Happy Solstice, my friends.  Enjoy the return of the light! 

Sunday, November 24, 2013

Adventures in Roadkill

Our valley runs along side a river.  Steep sloping hills up one side, and the other, and a river that rushes its way noisily through the middle of it.  And the road, our road, that follows the river, with thick bush abutting the road for most of the trek.

On Monday morning, as Steve was driving home from dropping Corben off at daycare, a deer on her way from one place to another bound out of those bushes at a most unfortunate time, and met with the front bumper of Steve's car, sending her flying up and over the car and landing in the ditch beside the road.

When Steve stopped the car, and got out to check on the car and the deer, she was lying in the ditch, still alive, but clearly injured as she wasn't able to move. Since deer that are shot often bolt, and run for miles on the adrenaline of their injuries, it was clearly bad.

He quickly came home to try and find a friend (with a gun) to put this poor thing out of her misery.  A few phone calls later and we discovered that we couldn't actually shoot the deer, we needed to call the OPP to do it. (Otherwise any schmuck with a gun, outside hunting season, could claim to just be "putting the deer out of it's misery" for one excuse or another. It would be considered poaching if they were caught.)

To make a long story short, about a half hour later Steve came home, our friend Dan following behind him with an expired deer in the back of his truck.

Despite her unfortunate, untimely end, we weren't about to let her go to waste.

So all of a sudden we had a deer in our back yard that needed to be dealt with.  Gutted and hung.
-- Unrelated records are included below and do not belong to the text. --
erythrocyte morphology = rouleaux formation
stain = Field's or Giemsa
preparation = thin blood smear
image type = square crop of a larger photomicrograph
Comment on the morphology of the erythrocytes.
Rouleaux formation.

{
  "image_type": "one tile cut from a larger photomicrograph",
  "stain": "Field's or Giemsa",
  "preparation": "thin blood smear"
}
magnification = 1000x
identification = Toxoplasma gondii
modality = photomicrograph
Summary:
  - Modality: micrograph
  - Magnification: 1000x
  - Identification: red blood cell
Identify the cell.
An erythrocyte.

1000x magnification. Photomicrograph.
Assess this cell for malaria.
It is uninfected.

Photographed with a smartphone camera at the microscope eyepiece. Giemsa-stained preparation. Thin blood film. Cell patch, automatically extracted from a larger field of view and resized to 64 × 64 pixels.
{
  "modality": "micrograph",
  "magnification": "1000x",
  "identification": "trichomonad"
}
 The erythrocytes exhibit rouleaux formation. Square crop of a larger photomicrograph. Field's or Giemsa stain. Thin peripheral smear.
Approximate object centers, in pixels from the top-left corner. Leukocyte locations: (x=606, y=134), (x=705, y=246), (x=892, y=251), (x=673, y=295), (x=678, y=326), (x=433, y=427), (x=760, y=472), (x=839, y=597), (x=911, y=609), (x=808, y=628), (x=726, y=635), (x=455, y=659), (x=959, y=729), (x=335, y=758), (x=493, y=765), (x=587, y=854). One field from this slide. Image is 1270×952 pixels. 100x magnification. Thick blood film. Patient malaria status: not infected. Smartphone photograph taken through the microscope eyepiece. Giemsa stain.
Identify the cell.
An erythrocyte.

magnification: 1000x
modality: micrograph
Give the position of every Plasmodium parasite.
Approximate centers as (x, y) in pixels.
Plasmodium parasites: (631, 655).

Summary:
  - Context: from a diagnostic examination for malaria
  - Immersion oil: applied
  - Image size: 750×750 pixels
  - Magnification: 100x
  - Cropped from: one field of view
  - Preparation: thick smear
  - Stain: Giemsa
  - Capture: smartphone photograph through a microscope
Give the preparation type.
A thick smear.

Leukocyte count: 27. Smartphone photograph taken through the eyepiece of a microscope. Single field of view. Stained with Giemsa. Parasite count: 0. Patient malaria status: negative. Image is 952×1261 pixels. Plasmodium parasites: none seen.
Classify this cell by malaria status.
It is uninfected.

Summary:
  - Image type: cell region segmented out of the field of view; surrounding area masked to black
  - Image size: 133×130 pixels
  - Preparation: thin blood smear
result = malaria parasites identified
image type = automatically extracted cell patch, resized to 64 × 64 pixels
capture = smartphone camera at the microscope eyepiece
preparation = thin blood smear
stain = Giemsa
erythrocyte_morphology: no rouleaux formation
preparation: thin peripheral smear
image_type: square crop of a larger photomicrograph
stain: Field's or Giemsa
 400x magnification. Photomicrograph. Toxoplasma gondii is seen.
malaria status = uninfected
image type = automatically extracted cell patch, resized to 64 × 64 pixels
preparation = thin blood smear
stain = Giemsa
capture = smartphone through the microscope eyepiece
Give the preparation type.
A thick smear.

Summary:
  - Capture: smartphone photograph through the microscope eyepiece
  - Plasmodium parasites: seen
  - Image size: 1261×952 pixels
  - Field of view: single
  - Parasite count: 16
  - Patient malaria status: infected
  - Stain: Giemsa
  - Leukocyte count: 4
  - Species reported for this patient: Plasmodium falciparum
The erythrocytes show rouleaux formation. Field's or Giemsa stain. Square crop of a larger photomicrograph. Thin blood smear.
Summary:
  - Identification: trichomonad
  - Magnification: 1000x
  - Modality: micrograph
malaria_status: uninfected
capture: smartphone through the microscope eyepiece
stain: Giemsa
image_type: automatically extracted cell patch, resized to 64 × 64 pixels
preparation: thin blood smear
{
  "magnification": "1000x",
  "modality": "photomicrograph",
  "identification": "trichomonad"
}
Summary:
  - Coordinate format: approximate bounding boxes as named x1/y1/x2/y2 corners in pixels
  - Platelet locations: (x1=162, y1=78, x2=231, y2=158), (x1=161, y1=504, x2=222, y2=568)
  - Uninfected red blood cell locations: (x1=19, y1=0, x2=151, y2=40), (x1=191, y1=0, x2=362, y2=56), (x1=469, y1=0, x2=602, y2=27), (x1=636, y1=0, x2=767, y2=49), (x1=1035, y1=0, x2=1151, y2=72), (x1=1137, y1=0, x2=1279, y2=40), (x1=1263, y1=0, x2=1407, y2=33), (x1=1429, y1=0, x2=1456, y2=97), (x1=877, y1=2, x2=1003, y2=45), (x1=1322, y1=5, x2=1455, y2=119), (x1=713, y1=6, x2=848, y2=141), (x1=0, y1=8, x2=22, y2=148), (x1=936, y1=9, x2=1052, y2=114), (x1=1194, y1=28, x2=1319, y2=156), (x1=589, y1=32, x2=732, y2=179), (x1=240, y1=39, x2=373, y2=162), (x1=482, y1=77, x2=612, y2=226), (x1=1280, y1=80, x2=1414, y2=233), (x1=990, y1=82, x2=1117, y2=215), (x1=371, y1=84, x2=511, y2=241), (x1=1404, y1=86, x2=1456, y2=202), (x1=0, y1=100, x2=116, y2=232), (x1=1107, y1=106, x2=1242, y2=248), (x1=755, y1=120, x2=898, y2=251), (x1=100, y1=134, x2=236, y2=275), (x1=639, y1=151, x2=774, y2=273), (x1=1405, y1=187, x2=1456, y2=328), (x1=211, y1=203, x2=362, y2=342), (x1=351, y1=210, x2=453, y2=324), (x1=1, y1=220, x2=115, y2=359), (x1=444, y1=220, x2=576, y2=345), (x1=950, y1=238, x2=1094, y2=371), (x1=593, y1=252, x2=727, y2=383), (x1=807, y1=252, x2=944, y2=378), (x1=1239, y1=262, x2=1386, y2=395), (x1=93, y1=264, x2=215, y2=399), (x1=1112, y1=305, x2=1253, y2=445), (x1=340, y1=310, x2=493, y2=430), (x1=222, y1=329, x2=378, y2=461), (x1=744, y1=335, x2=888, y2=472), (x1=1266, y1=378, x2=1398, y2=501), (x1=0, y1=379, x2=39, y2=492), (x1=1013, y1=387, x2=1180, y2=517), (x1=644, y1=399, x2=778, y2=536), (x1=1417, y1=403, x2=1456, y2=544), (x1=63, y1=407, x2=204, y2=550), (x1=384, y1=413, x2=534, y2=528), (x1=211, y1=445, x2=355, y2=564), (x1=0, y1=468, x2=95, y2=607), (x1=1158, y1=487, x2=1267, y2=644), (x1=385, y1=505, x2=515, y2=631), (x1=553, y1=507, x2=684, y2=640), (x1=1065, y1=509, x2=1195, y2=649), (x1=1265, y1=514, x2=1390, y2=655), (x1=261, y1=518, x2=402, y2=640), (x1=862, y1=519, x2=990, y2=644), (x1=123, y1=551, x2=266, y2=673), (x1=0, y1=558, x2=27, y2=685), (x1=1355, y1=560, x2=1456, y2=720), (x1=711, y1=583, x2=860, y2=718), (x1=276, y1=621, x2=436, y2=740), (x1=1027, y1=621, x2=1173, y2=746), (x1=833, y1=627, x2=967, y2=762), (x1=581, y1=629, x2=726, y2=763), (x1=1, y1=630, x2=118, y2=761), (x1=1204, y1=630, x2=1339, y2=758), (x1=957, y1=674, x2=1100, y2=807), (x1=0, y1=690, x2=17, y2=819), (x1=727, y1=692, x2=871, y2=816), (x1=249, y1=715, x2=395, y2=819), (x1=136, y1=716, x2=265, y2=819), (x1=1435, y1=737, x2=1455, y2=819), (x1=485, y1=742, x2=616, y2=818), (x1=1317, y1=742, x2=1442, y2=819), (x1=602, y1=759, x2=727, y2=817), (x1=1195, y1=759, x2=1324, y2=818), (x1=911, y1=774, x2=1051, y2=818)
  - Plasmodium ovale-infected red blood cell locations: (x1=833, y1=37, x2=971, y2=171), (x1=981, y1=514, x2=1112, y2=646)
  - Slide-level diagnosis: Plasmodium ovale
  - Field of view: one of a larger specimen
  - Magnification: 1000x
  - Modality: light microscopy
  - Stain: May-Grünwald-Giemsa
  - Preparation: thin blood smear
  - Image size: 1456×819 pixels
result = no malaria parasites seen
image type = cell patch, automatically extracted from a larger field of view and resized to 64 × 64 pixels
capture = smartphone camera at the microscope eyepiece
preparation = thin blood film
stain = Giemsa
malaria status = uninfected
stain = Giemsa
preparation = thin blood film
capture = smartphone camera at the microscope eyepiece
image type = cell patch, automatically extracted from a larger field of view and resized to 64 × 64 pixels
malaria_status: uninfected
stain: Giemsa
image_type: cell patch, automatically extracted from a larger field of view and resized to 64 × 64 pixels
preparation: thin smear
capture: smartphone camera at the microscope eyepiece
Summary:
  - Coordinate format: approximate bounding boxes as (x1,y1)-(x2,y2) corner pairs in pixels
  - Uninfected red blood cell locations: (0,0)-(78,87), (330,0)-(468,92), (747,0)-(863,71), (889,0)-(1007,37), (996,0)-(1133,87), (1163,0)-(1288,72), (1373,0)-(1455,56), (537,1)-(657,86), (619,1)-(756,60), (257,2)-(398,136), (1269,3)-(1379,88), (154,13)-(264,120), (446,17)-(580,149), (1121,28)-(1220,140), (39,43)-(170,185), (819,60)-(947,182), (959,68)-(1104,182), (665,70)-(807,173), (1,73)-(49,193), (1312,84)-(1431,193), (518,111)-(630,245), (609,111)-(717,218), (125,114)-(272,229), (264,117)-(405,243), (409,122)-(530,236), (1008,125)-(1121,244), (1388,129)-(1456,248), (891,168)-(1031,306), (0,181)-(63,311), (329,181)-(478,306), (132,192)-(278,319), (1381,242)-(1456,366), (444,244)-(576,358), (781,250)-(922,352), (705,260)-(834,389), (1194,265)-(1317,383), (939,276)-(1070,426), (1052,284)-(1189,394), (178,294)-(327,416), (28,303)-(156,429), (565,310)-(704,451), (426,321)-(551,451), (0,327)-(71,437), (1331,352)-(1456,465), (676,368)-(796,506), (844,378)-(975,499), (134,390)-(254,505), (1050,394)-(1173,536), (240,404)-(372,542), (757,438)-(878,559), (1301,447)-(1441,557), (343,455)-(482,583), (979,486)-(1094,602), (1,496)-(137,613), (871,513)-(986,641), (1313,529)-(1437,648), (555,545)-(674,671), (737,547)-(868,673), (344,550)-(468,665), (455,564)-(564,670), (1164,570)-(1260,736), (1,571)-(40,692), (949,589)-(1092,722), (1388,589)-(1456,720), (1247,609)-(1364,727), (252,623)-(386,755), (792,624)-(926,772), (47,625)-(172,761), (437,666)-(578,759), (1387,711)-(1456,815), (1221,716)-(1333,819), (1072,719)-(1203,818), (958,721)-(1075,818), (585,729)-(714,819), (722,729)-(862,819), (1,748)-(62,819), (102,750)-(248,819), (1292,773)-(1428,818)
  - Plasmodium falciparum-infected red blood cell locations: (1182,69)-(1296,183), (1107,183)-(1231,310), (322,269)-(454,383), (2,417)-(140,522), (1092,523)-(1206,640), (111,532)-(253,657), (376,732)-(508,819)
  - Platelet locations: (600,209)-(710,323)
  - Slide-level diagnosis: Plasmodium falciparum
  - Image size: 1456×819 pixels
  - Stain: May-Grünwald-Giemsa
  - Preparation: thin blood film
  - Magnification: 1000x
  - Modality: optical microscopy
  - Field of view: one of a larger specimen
And me?  I've processed one rabbit in my life. One. But one more phone call and we had an experienced hunter in our back yard, showing us the ins and outs of gutting a deer.

Hardly the Monday morning any of us had anticipated.

A short time later, we had a gutted deer hanging in our yard.

On Friday night, with an impeding snow storm approaching, it was time to get the deer down from her perch, and deal with processing her.

Now, we live in an incredible community.  When we needed to haul a dead deer from the side of the road, and gut it, there were a half a dozen people that we could have called to help us, and they would have come. At the same time, if you've got a deer hanging in your yard, and you want to keep it for your freezer, then the mentality is you best get to work figuring out how to take care of that. There are lots of folks here happy to provide guidance and even a helping hand, but nobody is going to do it FOR you.  Put on your big girl Carharts, and do it yourself.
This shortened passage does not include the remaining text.